UCSF

Cancer and other diseases are increasingly understood in terms of their metabolic disturbances. This thinking has revolutionized the field of ex vivo metabolomics and motivated new approaches to detect metabolites in living systems, including proton magnetic resonance spectroscopy (¹H-MRS), hyperpolarized ¹³C MRS, and PET. For PET, imaging abnormal metabolism in vivo is hardly new. Positron-labeled small-molecule metabolites have been used for decades in humans, including ¹⁸F-FDG, which is used frequently to detect upregulated glycolysis in tumors. Many current ¹⁸F metabolic tracers including ¹⁸F-FDG have evolved from their ¹¹C counterparts, chemically identical to endogenous substrates and thus approximating intrinsic biochemical pathways. This mimicry has stimulated the development of new radiochemical methods to incorporate ¹¹C and inspired the synthesis of a large number of ¹¹C endogenous radiotracers. This is in spite of the 20-minute half-life of ¹¹C, which generally limits its use in patients to centers with an on-site cyclotron. Innovation in ¹¹C chemistry has persisted in the face of this limitation, because (1) the radiochemists involved are inspired, (2) the methods of ¹¹C incorporation are diverse, and (3) ¹¹C compounds often show more predictable in vivo behavior, thus representing an important first step in the validation of new tracer concepts.

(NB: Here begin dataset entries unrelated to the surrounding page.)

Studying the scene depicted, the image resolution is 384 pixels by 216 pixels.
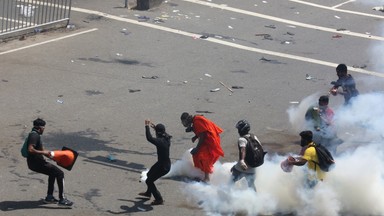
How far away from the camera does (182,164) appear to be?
13602mm

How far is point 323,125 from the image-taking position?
1420 centimetres

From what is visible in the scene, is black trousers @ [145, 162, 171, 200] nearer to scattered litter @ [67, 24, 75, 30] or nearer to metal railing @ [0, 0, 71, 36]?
metal railing @ [0, 0, 71, 36]

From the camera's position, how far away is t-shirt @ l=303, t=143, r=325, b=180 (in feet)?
39.0

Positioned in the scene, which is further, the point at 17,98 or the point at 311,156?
the point at 17,98

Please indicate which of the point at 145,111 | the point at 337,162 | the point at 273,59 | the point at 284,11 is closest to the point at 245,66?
the point at 273,59

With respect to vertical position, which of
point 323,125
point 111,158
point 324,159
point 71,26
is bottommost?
point 71,26

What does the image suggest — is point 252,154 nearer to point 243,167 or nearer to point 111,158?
point 243,167

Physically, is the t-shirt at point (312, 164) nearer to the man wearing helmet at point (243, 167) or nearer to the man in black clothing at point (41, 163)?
the man wearing helmet at point (243, 167)

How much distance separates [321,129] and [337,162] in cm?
140

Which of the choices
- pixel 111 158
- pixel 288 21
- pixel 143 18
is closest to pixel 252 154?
pixel 111 158

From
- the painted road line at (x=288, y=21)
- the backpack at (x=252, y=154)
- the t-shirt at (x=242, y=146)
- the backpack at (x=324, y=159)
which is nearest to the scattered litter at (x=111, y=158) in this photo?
the t-shirt at (x=242, y=146)

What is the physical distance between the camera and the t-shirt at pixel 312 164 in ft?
39.0

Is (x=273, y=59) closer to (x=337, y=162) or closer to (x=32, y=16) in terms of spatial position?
(x=32, y=16)

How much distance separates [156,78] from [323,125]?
6.13 metres
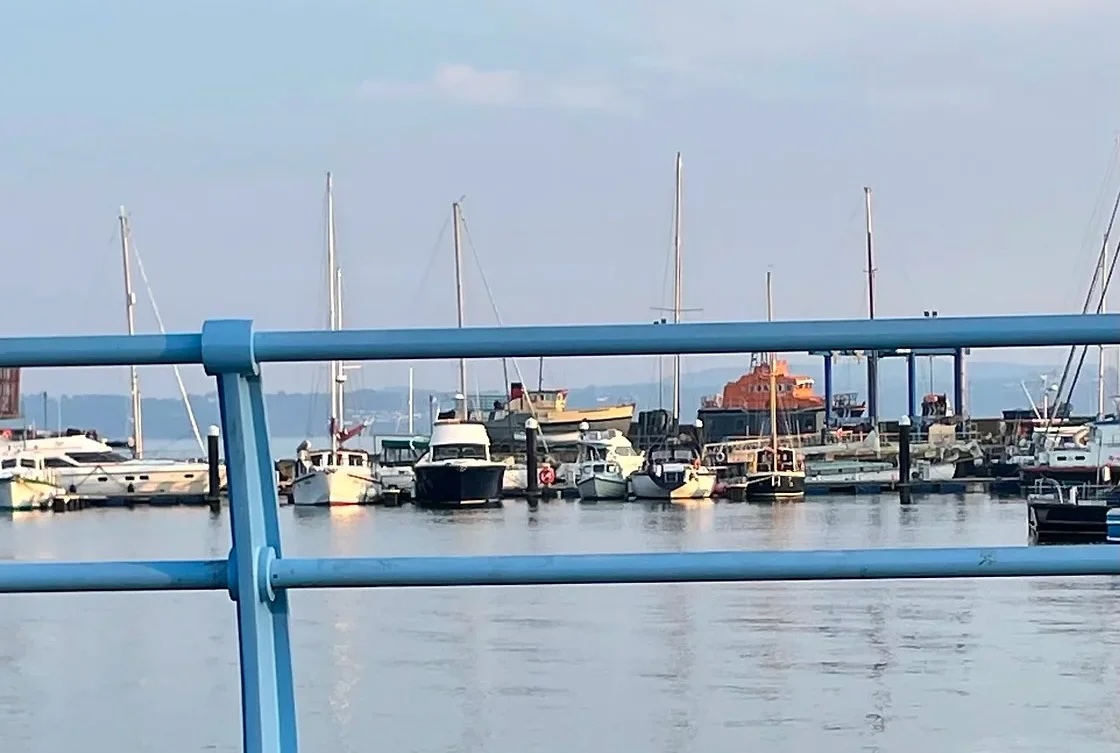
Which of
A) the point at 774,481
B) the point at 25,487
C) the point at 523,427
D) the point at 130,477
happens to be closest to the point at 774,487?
the point at 774,481

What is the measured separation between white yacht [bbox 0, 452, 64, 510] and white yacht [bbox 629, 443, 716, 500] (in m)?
23.3

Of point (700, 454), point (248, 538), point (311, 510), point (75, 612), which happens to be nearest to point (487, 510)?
point (311, 510)

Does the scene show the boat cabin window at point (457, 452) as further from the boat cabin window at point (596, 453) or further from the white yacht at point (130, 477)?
the white yacht at point (130, 477)

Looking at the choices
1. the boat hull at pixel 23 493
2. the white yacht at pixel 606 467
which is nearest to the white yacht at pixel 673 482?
the white yacht at pixel 606 467

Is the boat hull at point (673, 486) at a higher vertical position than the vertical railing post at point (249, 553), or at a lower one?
lower

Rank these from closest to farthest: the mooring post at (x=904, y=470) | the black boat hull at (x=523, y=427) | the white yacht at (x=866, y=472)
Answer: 1. the mooring post at (x=904, y=470)
2. the white yacht at (x=866, y=472)
3. the black boat hull at (x=523, y=427)

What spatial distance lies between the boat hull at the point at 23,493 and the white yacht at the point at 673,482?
2328 cm

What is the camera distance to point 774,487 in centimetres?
6775

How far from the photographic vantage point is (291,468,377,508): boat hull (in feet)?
213

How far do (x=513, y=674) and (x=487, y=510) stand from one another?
45.2 metres

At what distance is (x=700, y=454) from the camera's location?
75.6 m

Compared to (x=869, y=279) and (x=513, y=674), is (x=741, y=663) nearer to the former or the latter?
(x=513, y=674)

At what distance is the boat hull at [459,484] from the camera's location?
64.0m

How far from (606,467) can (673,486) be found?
12.5 feet
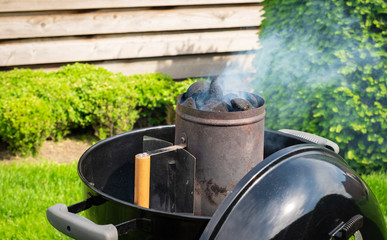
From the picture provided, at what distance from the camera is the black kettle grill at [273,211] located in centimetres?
143

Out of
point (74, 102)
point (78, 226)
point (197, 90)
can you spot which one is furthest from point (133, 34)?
point (78, 226)

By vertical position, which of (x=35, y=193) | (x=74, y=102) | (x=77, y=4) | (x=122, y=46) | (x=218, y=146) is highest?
(x=77, y=4)

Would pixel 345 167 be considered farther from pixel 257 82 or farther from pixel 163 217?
pixel 257 82

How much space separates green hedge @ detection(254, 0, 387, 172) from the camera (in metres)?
3.60

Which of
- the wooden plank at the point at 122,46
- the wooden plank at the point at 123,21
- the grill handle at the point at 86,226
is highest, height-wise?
the wooden plank at the point at 123,21

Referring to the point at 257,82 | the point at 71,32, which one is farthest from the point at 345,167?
the point at 71,32

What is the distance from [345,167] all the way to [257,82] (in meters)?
2.51

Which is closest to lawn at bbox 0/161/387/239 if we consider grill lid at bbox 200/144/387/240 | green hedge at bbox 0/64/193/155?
green hedge at bbox 0/64/193/155

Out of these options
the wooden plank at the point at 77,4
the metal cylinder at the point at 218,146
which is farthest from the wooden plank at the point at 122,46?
the metal cylinder at the point at 218,146

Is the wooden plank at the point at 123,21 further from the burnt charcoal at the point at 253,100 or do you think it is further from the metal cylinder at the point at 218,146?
the metal cylinder at the point at 218,146

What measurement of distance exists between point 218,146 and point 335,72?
7.17 feet

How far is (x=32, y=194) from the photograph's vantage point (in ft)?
10.9

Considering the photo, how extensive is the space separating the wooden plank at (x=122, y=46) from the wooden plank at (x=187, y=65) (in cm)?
10

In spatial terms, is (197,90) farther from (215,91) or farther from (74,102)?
(74,102)
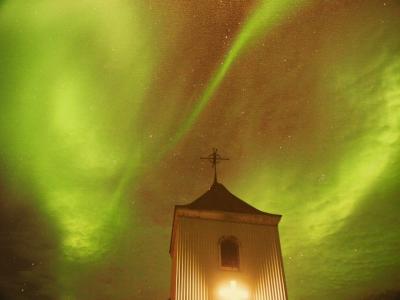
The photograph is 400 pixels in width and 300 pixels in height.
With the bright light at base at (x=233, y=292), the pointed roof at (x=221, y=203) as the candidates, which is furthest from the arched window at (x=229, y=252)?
the pointed roof at (x=221, y=203)

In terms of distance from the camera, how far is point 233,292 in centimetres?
1877

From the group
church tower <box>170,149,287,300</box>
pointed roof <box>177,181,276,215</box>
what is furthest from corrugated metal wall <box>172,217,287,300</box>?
pointed roof <box>177,181,276,215</box>

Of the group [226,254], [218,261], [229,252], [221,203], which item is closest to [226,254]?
[226,254]

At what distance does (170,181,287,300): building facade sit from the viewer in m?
19.2

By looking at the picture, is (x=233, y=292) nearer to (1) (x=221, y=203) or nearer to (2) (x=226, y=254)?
(2) (x=226, y=254)

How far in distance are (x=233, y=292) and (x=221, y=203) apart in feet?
17.4

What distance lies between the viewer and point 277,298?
1958 cm

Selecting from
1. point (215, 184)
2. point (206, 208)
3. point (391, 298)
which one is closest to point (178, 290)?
point (206, 208)

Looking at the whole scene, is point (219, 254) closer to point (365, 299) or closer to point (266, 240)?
point (266, 240)

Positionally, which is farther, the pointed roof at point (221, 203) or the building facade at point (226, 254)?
the pointed roof at point (221, 203)

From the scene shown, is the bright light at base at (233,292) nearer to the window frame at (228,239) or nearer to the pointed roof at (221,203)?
the window frame at (228,239)

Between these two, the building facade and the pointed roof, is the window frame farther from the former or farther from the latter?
the pointed roof

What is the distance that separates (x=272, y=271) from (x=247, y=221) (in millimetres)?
2644

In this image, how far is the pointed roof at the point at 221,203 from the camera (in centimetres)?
2198
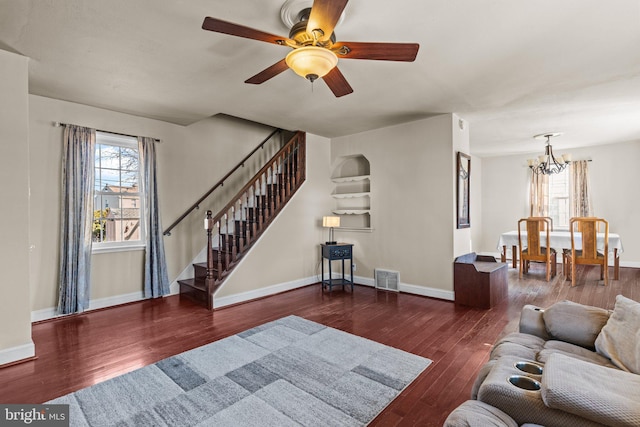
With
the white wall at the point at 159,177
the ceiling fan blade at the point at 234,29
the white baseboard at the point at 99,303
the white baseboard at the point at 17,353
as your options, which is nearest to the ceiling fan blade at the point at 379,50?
the ceiling fan blade at the point at 234,29

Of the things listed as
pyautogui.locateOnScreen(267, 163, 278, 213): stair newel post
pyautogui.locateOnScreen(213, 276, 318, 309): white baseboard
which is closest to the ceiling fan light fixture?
pyautogui.locateOnScreen(267, 163, 278, 213): stair newel post

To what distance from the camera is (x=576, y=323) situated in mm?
1955

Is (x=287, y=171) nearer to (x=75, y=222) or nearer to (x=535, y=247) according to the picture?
(x=75, y=222)

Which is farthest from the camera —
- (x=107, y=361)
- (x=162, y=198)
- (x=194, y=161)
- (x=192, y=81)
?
(x=194, y=161)

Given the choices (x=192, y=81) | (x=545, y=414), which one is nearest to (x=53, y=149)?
(x=192, y=81)

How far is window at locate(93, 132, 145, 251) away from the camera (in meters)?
4.31

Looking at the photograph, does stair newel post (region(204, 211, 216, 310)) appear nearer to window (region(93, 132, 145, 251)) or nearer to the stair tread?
the stair tread

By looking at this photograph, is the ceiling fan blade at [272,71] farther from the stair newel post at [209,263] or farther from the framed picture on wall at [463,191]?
the framed picture on wall at [463,191]

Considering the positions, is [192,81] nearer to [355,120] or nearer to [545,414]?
[355,120]

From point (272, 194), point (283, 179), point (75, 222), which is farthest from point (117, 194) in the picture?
point (283, 179)

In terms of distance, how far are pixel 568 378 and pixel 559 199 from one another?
8.09m

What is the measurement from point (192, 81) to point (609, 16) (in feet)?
11.7

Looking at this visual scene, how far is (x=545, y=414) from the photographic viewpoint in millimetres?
1205

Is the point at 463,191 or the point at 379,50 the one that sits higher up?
the point at 379,50
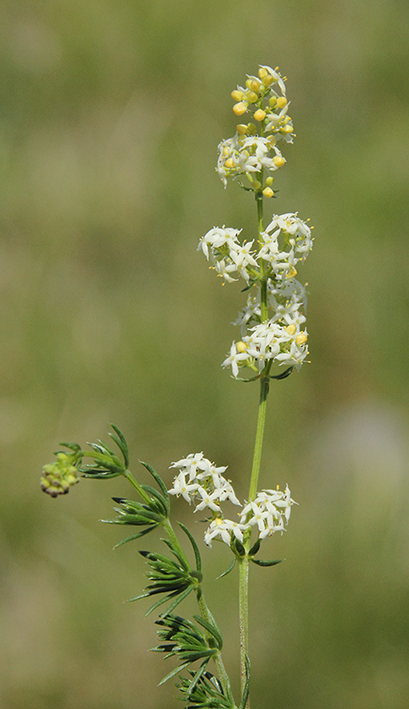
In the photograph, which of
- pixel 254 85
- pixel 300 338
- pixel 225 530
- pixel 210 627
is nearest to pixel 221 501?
pixel 225 530

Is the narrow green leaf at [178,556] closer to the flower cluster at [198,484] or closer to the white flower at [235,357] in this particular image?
the flower cluster at [198,484]

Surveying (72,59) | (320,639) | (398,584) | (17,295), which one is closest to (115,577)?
(320,639)

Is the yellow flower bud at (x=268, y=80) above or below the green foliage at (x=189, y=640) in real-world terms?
above

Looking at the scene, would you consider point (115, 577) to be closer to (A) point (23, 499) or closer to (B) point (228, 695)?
(A) point (23, 499)

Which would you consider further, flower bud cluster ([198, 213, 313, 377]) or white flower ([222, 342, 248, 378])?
white flower ([222, 342, 248, 378])

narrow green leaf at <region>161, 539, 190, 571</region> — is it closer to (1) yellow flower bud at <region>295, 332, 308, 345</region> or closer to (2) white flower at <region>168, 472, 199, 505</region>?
(2) white flower at <region>168, 472, 199, 505</region>

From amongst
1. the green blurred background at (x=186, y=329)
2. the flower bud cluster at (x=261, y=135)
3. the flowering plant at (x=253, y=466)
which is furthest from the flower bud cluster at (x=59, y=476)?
the green blurred background at (x=186, y=329)

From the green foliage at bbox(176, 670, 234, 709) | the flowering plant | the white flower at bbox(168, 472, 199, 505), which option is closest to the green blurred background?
the green foliage at bbox(176, 670, 234, 709)
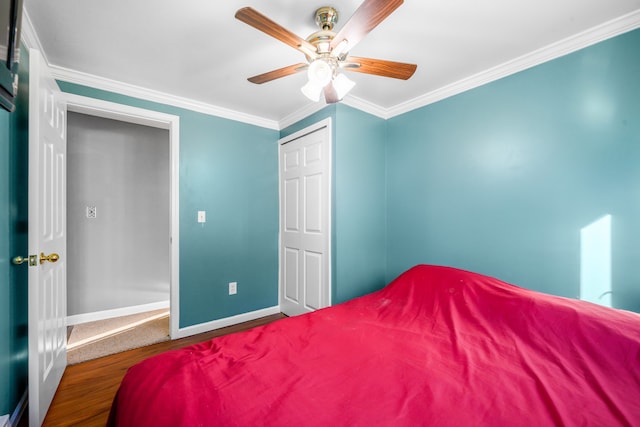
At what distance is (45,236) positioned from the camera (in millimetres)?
1524

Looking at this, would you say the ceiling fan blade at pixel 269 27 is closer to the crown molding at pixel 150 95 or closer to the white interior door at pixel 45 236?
the white interior door at pixel 45 236

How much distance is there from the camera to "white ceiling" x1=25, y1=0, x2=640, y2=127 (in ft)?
4.82

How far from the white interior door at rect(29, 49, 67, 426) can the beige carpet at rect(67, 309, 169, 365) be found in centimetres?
38

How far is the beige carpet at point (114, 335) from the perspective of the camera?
2.30 m

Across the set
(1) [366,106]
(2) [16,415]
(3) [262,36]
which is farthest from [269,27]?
(2) [16,415]

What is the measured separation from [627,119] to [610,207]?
519mm

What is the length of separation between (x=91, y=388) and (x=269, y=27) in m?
2.54

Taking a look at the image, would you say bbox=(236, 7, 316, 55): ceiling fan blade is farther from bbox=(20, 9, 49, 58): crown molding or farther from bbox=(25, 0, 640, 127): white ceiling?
bbox=(20, 9, 49, 58): crown molding

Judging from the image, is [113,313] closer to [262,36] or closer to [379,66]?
[262,36]

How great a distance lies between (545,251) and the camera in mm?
1841

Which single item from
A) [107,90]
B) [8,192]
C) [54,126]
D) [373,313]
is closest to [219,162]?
[107,90]

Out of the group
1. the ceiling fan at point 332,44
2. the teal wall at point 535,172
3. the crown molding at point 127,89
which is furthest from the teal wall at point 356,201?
the ceiling fan at point 332,44

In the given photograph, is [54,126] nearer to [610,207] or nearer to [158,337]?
[158,337]

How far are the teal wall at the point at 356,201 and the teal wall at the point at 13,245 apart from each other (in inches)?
82.4
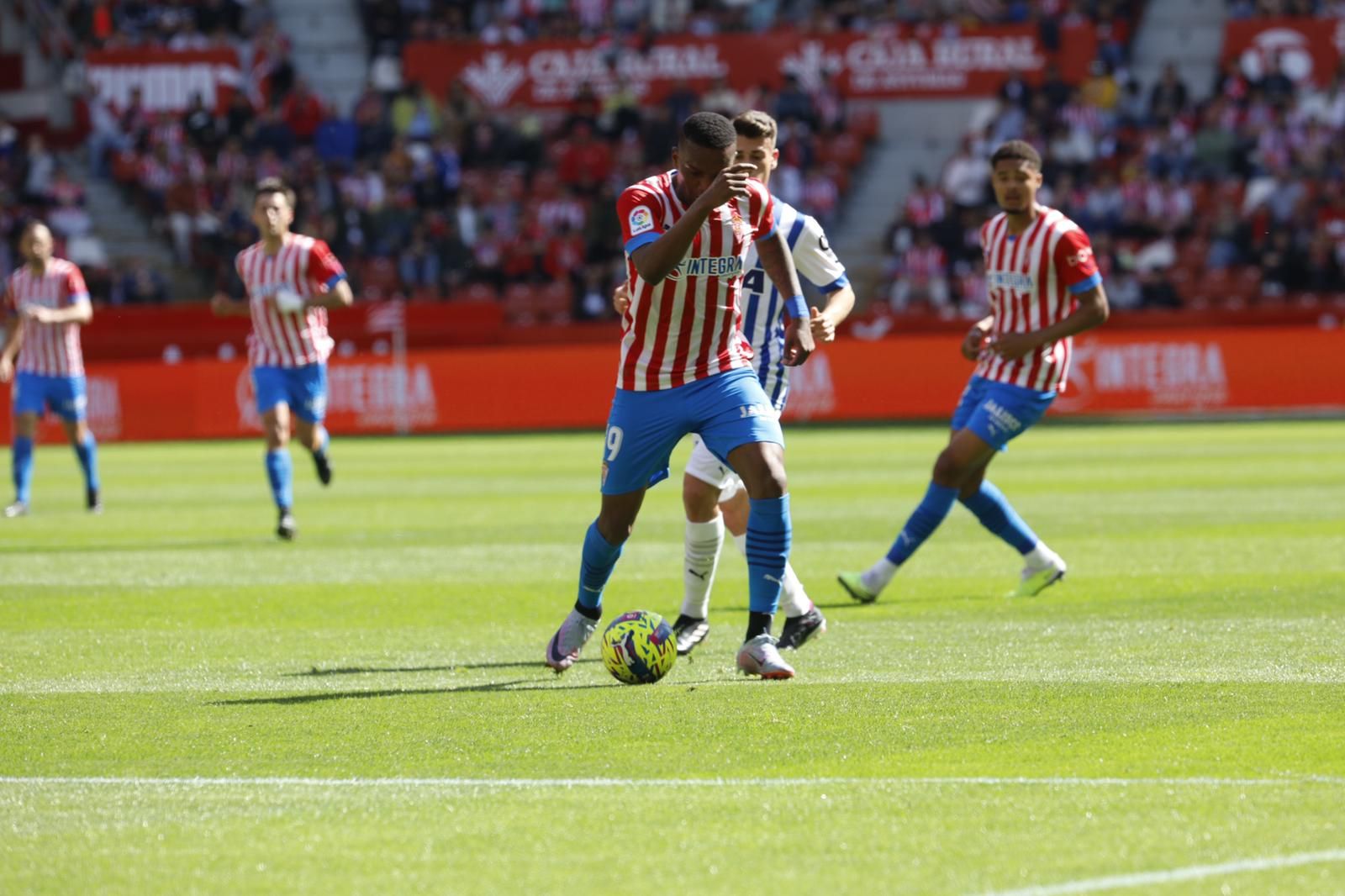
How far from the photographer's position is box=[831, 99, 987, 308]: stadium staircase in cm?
3500

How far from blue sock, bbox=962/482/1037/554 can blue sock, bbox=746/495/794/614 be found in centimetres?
321

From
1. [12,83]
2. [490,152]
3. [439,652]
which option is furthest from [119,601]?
[12,83]

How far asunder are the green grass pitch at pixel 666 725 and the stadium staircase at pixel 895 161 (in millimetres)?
20982

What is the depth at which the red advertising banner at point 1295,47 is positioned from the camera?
34250 mm

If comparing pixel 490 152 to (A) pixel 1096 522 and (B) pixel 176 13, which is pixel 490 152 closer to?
(B) pixel 176 13

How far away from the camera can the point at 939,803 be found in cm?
539

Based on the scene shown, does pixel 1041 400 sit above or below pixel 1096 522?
above

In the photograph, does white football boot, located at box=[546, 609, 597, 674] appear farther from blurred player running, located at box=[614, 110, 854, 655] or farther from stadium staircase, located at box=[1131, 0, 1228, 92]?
stadium staircase, located at box=[1131, 0, 1228, 92]

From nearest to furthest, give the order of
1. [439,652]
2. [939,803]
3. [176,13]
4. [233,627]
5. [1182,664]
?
[939,803]
[1182,664]
[439,652]
[233,627]
[176,13]

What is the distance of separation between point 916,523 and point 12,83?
3323cm

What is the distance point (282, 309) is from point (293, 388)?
0.68 m

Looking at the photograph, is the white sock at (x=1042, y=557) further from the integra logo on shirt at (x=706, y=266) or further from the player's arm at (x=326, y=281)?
the player's arm at (x=326, y=281)

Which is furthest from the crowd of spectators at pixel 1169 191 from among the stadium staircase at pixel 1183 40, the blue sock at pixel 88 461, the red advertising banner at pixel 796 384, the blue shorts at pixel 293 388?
the blue shorts at pixel 293 388

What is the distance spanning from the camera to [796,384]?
28.4 meters
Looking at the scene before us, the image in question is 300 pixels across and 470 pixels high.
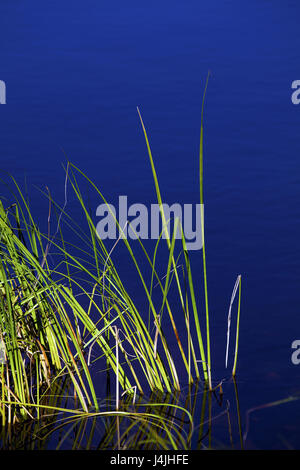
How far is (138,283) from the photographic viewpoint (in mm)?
4418

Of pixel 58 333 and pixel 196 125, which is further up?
pixel 196 125

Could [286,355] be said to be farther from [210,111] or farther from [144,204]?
[210,111]

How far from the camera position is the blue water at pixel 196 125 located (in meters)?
4.11

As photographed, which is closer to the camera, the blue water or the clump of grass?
the clump of grass

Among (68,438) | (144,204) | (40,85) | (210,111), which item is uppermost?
(40,85)

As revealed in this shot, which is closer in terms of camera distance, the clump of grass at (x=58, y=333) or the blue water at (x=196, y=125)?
the clump of grass at (x=58, y=333)

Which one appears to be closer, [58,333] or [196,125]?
[58,333]

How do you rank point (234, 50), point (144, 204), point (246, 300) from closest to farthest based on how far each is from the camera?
1. point (246, 300)
2. point (144, 204)
3. point (234, 50)

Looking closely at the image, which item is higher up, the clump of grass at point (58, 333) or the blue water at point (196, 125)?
the blue water at point (196, 125)

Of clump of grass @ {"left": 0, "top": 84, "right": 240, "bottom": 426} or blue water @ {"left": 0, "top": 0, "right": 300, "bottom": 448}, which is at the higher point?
blue water @ {"left": 0, "top": 0, "right": 300, "bottom": 448}

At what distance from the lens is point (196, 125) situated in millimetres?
6688

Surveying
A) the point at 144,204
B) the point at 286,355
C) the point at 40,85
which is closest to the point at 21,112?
the point at 40,85

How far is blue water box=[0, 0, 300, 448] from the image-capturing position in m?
4.11

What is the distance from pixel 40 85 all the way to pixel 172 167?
2394 mm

In this mini-review we will discuss some of the general motivations behind PET tracers, rationales for the use of ¹¹C, and some of the special challenges encountered in the synthesis of ¹¹C endogenous compounds. Most importantly, we will try to highlight the exceptional creativity used in early ¹¹C tracer syntheses, which used enzyme-catalyzed and other "green" methods before these concepts were commonplace.